::: Extrait choisi
Elles sont donc venues avec un passé alors que les adversaires jouaient avec un présent.

Cela a donné cinq rencontres où la présence américaine s’est considérablement réduit dans le camp adverse. Faute d’attaquantes rapides, les occasions devant le but se sont trouvées réduites à un jeu placé, opportunités trop peu nombreuses pour se terminer par des buts et des rencontres significatives. De plus, la lenteur au centre de la défense et la dimension trop physique du milieu n’a pas crée le football champagne qui aurait été la réponse des USA. Rose Lavelle, au top de ce style de jeu lors du mondial 2019, n’a pas retrouvé ce jeu aérien du milieu de terrain. Faute de profils complémentaires, les USA ont tiré le meilleur de ce qu’elles pouvaient faire dans cette olympiade.

Aller chercher une médaille de bronze, avec le risque de prendre la plus mauvaise des places, la 4e face à l’Australie.

Alex Morgan, au centre du jeu, n’a jamais eu d’occasions à jouer dans l’heure de temps de jeu que le coach américain lui donnait. Elle finit très bien les balles dans les espaces, il n’y en a pas eu, faute d’un milieu créateur. Carli Lloyd, plus physique, est celle qui a eu le plus de possibilités, sauf que le jeu n’était pas en sa faveur. Elle a souvent trouvé la barre, le poteau où la gardienne. Megan Rapinoe ou Tobin Heath, excentrées, appelées à centrer ou dribbler, n’ont pas trouvé les « trous de souris » qui font leurs qualités et diableries. Les latérales, O’hara et Dunn, sont restées latérales.

L’équipe américaine a joué comme une dixième mondial.

Elle sort de son rêve d’être la seule équipe à réaliser le doublé Mondial-JO dans la continuité.

Il va falloir qu’elle trouve des solutions car, aujourd’hui, les adversaires savent qu’en compétition, même pour les Jeux, qui semblaient être la leur, elles sont battables.

Si elles perdent contre l’Australie, en retrait, on risque de parler du palmarès des USA, au passé. Elles ne sont pas faites pour jouer tactique.
::::::
_Votre objectif:_ Reproduisez sans rien changer le passage de l'extrait ci-dessus sur l'équipe américaine aux Jeux qui va de « L’équipe américaine a » jusqu'à « pour jouer tactique. ».
::: Informations fournies
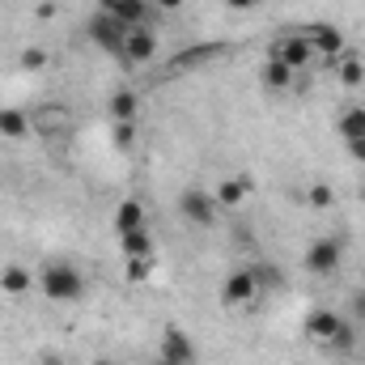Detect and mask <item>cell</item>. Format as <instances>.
I'll list each match as a JSON object with an SVG mask.
<instances>
[{
  "label": "cell",
  "mask_w": 365,
  "mask_h": 365,
  "mask_svg": "<svg viewBox=\"0 0 365 365\" xmlns=\"http://www.w3.org/2000/svg\"><path fill=\"white\" fill-rule=\"evenodd\" d=\"M175 208H179L182 221H187V225H195V230L217 225V212H221L217 195H212V191H204V187H182L179 200H175Z\"/></svg>",
  "instance_id": "cell-2"
},
{
  "label": "cell",
  "mask_w": 365,
  "mask_h": 365,
  "mask_svg": "<svg viewBox=\"0 0 365 365\" xmlns=\"http://www.w3.org/2000/svg\"><path fill=\"white\" fill-rule=\"evenodd\" d=\"M221 56H225V47H221V43H195V47H187V51H179V56L170 60V73L204 68V64H212V60H221Z\"/></svg>",
  "instance_id": "cell-12"
},
{
  "label": "cell",
  "mask_w": 365,
  "mask_h": 365,
  "mask_svg": "<svg viewBox=\"0 0 365 365\" xmlns=\"http://www.w3.org/2000/svg\"><path fill=\"white\" fill-rule=\"evenodd\" d=\"M158 353H162V361H166V365H191V361H195V340H191L182 327H166V331H162Z\"/></svg>",
  "instance_id": "cell-9"
},
{
  "label": "cell",
  "mask_w": 365,
  "mask_h": 365,
  "mask_svg": "<svg viewBox=\"0 0 365 365\" xmlns=\"http://www.w3.org/2000/svg\"><path fill=\"white\" fill-rule=\"evenodd\" d=\"M17 64H21L26 73H38V68H47V64H51V56H47V47H26Z\"/></svg>",
  "instance_id": "cell-23"
},
{
  "label": "cell",
  "mask_w": 365,
  "mask_h": 365,
  "mask_svg": "<svg viewBox=\"0 0 365 365\" xmlns=\"http://www.w3.org/2000/svg\"><path fill=\"white\" fill-rule=\"evenodd\" d=\"M221 302H225V306H255V302H259V280H255V272H251V268H238V272L225 276Z\"/></svg>",
  "instance_id": "cell-7"
},
{
  "label": "cell",
  "mask_w": 365,
  "mask_h": 365,
  "mask_svg": "<svg viewBox=\"0 0 365 365\" xmlns=\"http://www.w3.org/2000/svg\"><path fill=\"white\" fill-rule=\"evenodd\" d=\"M119 251H123L128 264H132V259H153V234H149V225L123 234V238H119Z\"/></svg>",
  "instance_id": "cell-15"
},
{
  "label": "cell",
  "mask_w": 365,
  "mask_h": 365,
  "mask_svg": "<svg viewBox=\"0 0 365 365\" xmlns=\"http://www.w3.org/2000/svg\"><path fill=\"white\" fill-rule=\"evenodd\" d=\"M340 323H344V314H340V310L319 306V310H310V314H306V336H310L314 344H331V336L340 331Z\"/></svg>",
  "instance_id": "cell-11"
},
{
  "label": "cell",
  "mask_w": 365,
  "mask_h": 365,
  "mask_svg": "<svg viewBox=\"0 0 365 365\" xmlns=\"http://www.w3.org/2000/svg\"><path fill=\"white\" fill-rule=\"evenodd\" d=\"M106 110H110L115 123H136V115H140V98H136L132 90H115L110 93V102H106Z\"/></svg>",
  "instance_id": "cell-17"
},
{
  "label": "cell",
  "mask_w": 365,
  "mask_h": 365,
  "mask_svg": "<svg viewBox=\"0 0 365 365\" xmlns=\"http://www.w3.org/2000/svg\"><path fill=\"white\" fill-rule=\"evenodd\" d=\"M361 204H365V182H361Z\"/></svg>",
  "instance_id": "cell-33"
},
{
  "label": "cell",
  "mask_w": 365,
  "mask_h": 365,
  "mask_svg": "<svg viewBox=\"0 0 365 365\" xmlns=\"http://www.w3.org/2000/svg\"><path fill=\"white\" fill-rule=\"evenodd\" d=\"M340 81L353 90V86H365V60L357 56V51H344L340 56Z\"/></svg>",
  "instance_id": "cell-21"
},
{
  "label": "cell",
  "mask_w": 365,
  "mask_h": 365,
  "mask_svg": "<svg viewBox=\"0 0 365 365\" xmlns=\"http://www.w3.org/2000/svg\"><path fill=\"white\" fill-rule=\"evenodd\" d=\"M93 365H110V361H93Z\"/></svg>",
  "instance_id": "cell-34"
},
{
  "label": "cell",
  "mask_w": 365,
  "mask_h": 365,
  "mask_svg": "<svg viewBox=\"0 0 365 365\" xmlns=\"http://www.w3.org/2000/svg\"><path fill=\"white\" fill-rule=\"evenodd\" d=\"M34 289L47 297V302H81L86 297V272L68 259H51L43 264L34 276Z\"/></svg>",
  "instance_id": "cell-1"
},
{
  "label": "cell",
  "mask_w": 365,
  "mask_h": 365,
  "mask_svg": "<svg viewBox=\"0 0 365 365\" xmlns=\"http://www.w3.org/2000/svg\"><path fill=\"white\" fill-rule=\"evenodd\" d=\"M106 13H115V21H119L123 30H132V26H153V17H158L153 0H119V4L106 9Z\"/></svg>",
  "instance_id": "cell-13"
},
{
  "label": "cell",
  "mask_w": 365,
  "mask_h": 365,
  "mask_svg": "<svg viewBox=\"0 0 365 365\" xmlns=\"http://www.w3.org/2000/svg\"><path fill=\"white\" fill-rule=\"evenodd\" d=\"M30 289H34V276L26 272V268L9 264V268L0 272V293H9V297H21V293H30Z\"/></svg>",
  "instance_id": "cell-18"
},
{
  "label": "cell",
  "mask_w": 365,
  "mask_h": 365,
  "mask_svg": "<svg viewBox=\"0 0 365 365\" xmlns=\"http://www.w3.org/2000/svg\"><path fill=\"white\" fill-rule=\"evenodd\" d=\"M251 272H255V280H259V293L280 289V272H276L272 264H251Z\"/></svg>",
  "instance_id": "cell-24"
},
{
  "label": "cell",
  "mask_w": 365,
  "mask_h": 365,
  "mask_svg": "<svg viewBox=\"0 0 365 365\" xmlns=\"http://www.w3.org/2000/svg\"><path fill=\"white\" fill-rule=\"evenodd\" d=\"M344 149H349V158H353V162H361V166H365V136H357V140H344Z\"/></svg>",
  "instance_id": "cell-28"
},
{
  "label": "cell",
  "mask_w": 365,
  "mask_h": 365,
  "mask_svg": "<svg viewBox=\"0 0 365 365\" xmlns=\"http://www.w3.org/2000/svg\"><path fill=\"white\" fill-rule=\"evenodd\" d=\"M293 77H297V73H293L289 64H280V60H268V64H264V73H259L264 90H272V93L289 90V86H293Z\"/></svg>",
  "instance_id": "cell-19"
},
{
  "label": "cell",
  "mask_w": 365,
  "mask_h": 365,
  "mask_svg": "<svg viewBox=\"0 0 365 365\" xmlns=\"http://www.w3.org/2000/svg\"><path fill=\"white\" fill-rule=\"evenodd\" d=\"M86 38H90L102 56H115V60H119V56H123V38H128V30L115 21V13L98 9L90 21H86Z\"/></svg>",
  "instance_id": "cell-3"
},
{
  "label": "cell",
  "mask_w": 365,
  "mask_h": 365,
  "mask_svg": "<svg viewBox=\"0 0 365 365\" xmlns=\"http://www.w3.org/2000/svg\"><path fill=\"white\" fill-rule=\"evenodd\" d=\"M0 136L4 140H26L30 136V115L21 106H0Z\"/></svg>",
  "instance_id": "cell-16"
},
{
  "label": "cell",
  "mask_w": 365,
  "mask_h": 365,
  "mask_svg": "<svg viewBox=\"0 0 365 365\" xmlns=\"http://www.w3.org/2000/svg\"><path fill=\"white\" fill-rule=\"evenodd\" d=\"M268 60H280V64H289L293 73H302V68L314 60V47L306 43V34H302V30H289V34H276V38H272Z\"/></svg>",
  "instance_id": "cell-4"
},
{
  "label": "cell",
  "mask_w": 365,
  "mask_h": 365,
  "mask_svg": "<svg viewBox=\"0 0 365 365\" xmlns=\"http://www.w3.org/2000/svg\"><path fill=\"white\" fill-rule=\"evenodd\" d=\"M115 4H119V0H98V9H115Z\"/></svg>",
  "instance_id": "cell-32"
},
{
  "label": "cell",
  "mask_w": 365,
  "mask_h": 365,
  "mask_svg": "<svg viewBox=\"0 0 365 365\" xmlns=\"http://www.w3.org/2000/svg\"><path fill=\"white\" fill-rule=\"evenodd\" d=\"M149 272H153V259H132L128 264V280H145Z\"/></svg>",
  "instance_id": "cell-27"
},
{
  "label": "cell",
  "mask_w": 365,
  "mask_h": 365,
  "mask_svg": "<svg viewBox=\"0 0 365 365\" xmlns=\"http://www.w3.org/2000/svg\"><path fill=\"white\" fill-rule=\"evenodd\" d=\"M251 191H255V182L247 179V175H230V179L217 182V191H212V195H217V204H221V208H238Z\"/></svg>",
  "instance_id": "cell-14"
},
{
  "label": "cell",
  "mask_w": 365,
  "mask_h": 365,
  "mask_svg": "<svg viewBox=\"0 0 365 365\" xmlns=\"http://www.w3.org/2000/svg\"><path fill=\"white\" fill-rule=\"evenodd\" d=\"M145 225H149V212H145L140 200H119V204H115V212H110L115 238H123V234H132V230H145Z\"/></svg>",
  "instance_id": "cell-10"
},
{
  "label": "cell",
  "mask_w": 365,
  "mask_h": 365,
  "mask_svg": "<svg viewBox=\"0 0 365 365\" xmlns=\"http://www.w3.org/2000/svg\"><path fill=\"white\" fill-rule=\"evenodd\" d=\"M340 259H344V242L340 238H314L306 247V255H302V264H306L310 276H336Z\"/></svg>",
  "instance_id": "cell-6"
},
{
  "label": "cell",
  "mask_w": 365,
  "mask_h": 365,
  "mask_svg": "<svg viewBox=\"0 0 365 365\" xmlns=\"http://www.w3.org/2000/svg\"><path fill=\"white\" fill-rule=\"evenodd\" d=\"M302 34H306V43L314 47V56H344V51H349L344 30L331 26V21H314V26H306Z\"/></svg>",
  "instance_id": "cell-8"
},
{
  "label": "cell",
  "mask_w": 365,
  "mask_h": 365,
  "mask_svg": "<svg viewBox=\"0 0 365 365\" xmlns=\"http://www.w3.org/2000/svg\"><path fill=\"white\" fill-rule=\"evenodd\" d=\"M34 17H38V21H51V17H56V4H51V0H47V4H38V9H34Z\"/></svg>",
  "instance_id": "cell-31"
},
{
  "label": "cell",
  "mask_w": 365,
  "mask_h": 365,
  "mask_svg": "<svg viewBox=\"0 0 365 365\" xmlns=\"http://www.w3.org/2000/svg\"><path fill=\"white\" fill-rule=\"evenodd\" d=\"M336 128H340V136H344V140H357V136H365V106H349V110H340Z\"/></svg>",
  "instance_id": "cell-20"
},
{
  "label": "cell",
  "mask_w": 365,
  "mask_h": 365,
  "mask_svg": "<svg viewBox=\"0 0 365 365\" xmlns=\"http://www.w3.org/2000/svg\"><path fill=\"white\" fill-rule=\"evenodd\" d=\"M182 4H187V0H153V9H158V13H179Z\"/></svg>",
  "instance_id": "cell-29"
},
{
  "label": "cell",
  "mask_w": 365,
  "mask_h": 365,
  "mask_svg": "<svg viewBox=\"0 0 365 365\" xmlns=\"http://www.w3.org/2000/svg\"><path fill=\"white\" fill-rule=\"evenodd\" d=\"M259 0H225V9H234V13H251Z\"/></svg>",
  "instance_id": "cell-30"
},
{
  "label": "cell",
  "mask_w": 365,
  "mask_h": 365,
  "mask_svg": "<svg viewBox=\"0 0 365 365\" xmlns=\"http://www.w3.org/2000/svg\"><path fill=\"white\" fill-rule=\"evenodd\" d=\"M306 204H310V208H331V204H336V191H331V182H310V191H306Z\"/></svg>",
  "instance_id": "cell-22"
},
{
  "label": "cell",
  "mask_w": 365,
  "mask_h": 365,
  "mask_svg": "<svg viewBox=\"0 0 365 365\" xmlns=\"http://www.w3.org/2000/svg\"><path fill=\"white\" fill-rule=\"evenodd\" d=\"M132 140H136V128L132 123H115V145L119 149H132Z\"/></svg>",
  "instance_id": "cell-26"
},
{
  "label": "cell",
  "mask_w": 365,
  "mask_h": 365,
  "mask_svg": "<svg viewBox=\"0 0 365 365\" xmlns=\"http://www.w3.org/2000/svg\"><path fill=\"white\" fill-rule=\"evenodd\" d=\"M344 319H353L357 327H365V284L349 293V314H344Z\"/></svg>",
  "instance_id": "cell-25"
},
{
  "label": "cell",
  "mask_w": 365,
  "mask_h": 365,
  "mask_svg": "<svg viewBox=\"0 0 365 365\" xmlns=\"http://www.w3.org/2000/svg\"><path fill=\"white\" fill-rule=\"evenodd\" d=\"M153 60H158V30H153V26H132L128 38H123V56H119V64L140 68V64H153Z\"/></svg>",
  "instance_id": "cell-5"
}]
</instances>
::::::
_Tâche accomplie:_
L’équipe américaine a joué comme une dixième mondial.

Elle sort de son rêve d’être la seule équipe à réaliser le doublé Mondial-JO dans la continuité.

Il va falloir qu’elle trouve des solutions car, aujourd’hui, les adversaires savent qu’en compétition, même pour les Jeux, qui semblaient être la leur, elles sont battables.

Si elles perdent contre l’Australie, en retrait, on risque de parler du palmarès des USA, au passé. Elles ne sont pas faites pour jouer tactique.